Durante uma recepção elegante, a flor dos Ponte Pretas estava a mastigar o excelente jantar, quando uma senhora que me fora apresentada pouco antes disse que adorou meus livros e que está ávida de ler o próximo.

— Como vai se chamar?

Fiquei meio chateado de revelar o nome do próximo livro. Ela podia me interpretar mal. Como ela insistisse, porém, eu disse:

— "Vaca Porém Honesta." (*)

Madame deu um sorriso amarelo mas acabou concordando que o nome era muito engraçado, muito original. Depois — confessando-se sempre leitora implacável, dessas que sabem até de cor o que a gente escreve —, madame pediu para que não deixássemos de incluir aquela crônica do afogado.

— Qual? — perguntei.

— Aquela do camarada que ia se afogando, aí os carros foram parando na praia de Botafogo para ver se salvavam o homem. Depois um carro bateu no outro, houve confusão e até hoje ninguém sabe se o afogado morreu ou salvou-se. Lembra-se? Aquela é uma de suas melhores crônicas.

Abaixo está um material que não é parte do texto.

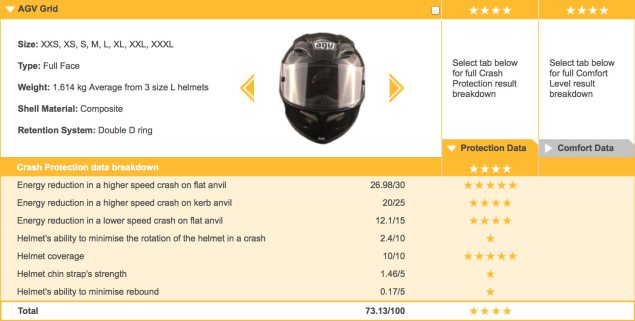 Australia Gets New Detailed Helmet CRASH Rating System agv grid crash rating 635x321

Foi então que eu contei pra ela o caso do colecionador de partituras famosas, que um dia foi a um editor de música procurando o original de certa sonata que fora composta por Haydn e Schumann juntos. O editor ficou olhando para ele e o colecionador esclareceu: - Sei que essa partitura é raríssima, mas eu pagaria qualquer preço por ela.


— Vai ser um pouco difícil — disse o editor — conseguir uma partitura composta por Haydn e Schumann juntos, por vários motivos. Primeiro: quando Schumann nasceu, Haydn tinha morrido no ano anterior.

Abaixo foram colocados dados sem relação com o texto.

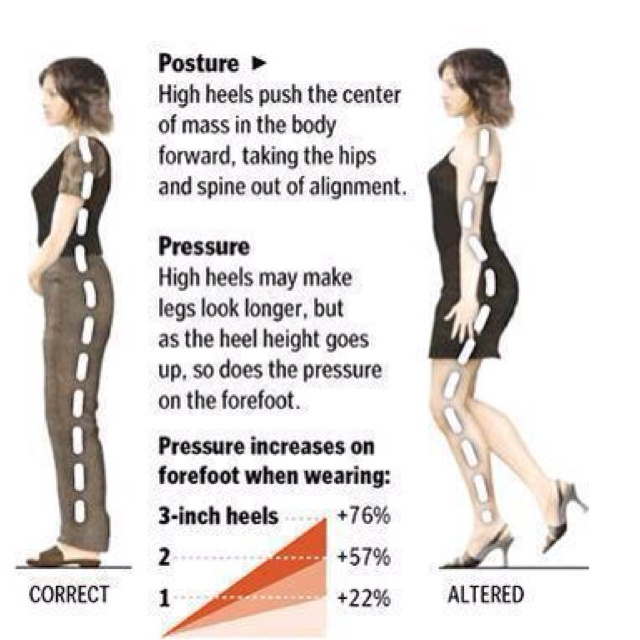58405d49f417 What happens to your centre of balance and spine when you wear high heels   Picture shows some effects.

A leitora que se lembra de tudo que eu escrevi estranhou e perguntou:

— Por que me contou essa história?

— Porque lembra a história que estamos vivendo agora. A crônica sobre o afogado que a senhora diz ser uma das minhas melhores crônicas... quem escreveu foi Fernando Sabino.

Ela achou engraçadíssimo. Papai agrada em festa.

(*) O título, mais tarde, foi trocado, porque a vaca protestou.

Por: Stanislaw Ponte Preta (Sérgio Porto)

Texto extraído do livro "O melhor da crônica brasileira", José Olympio Editora - Rio de Janeiro, 1997, pág. 88.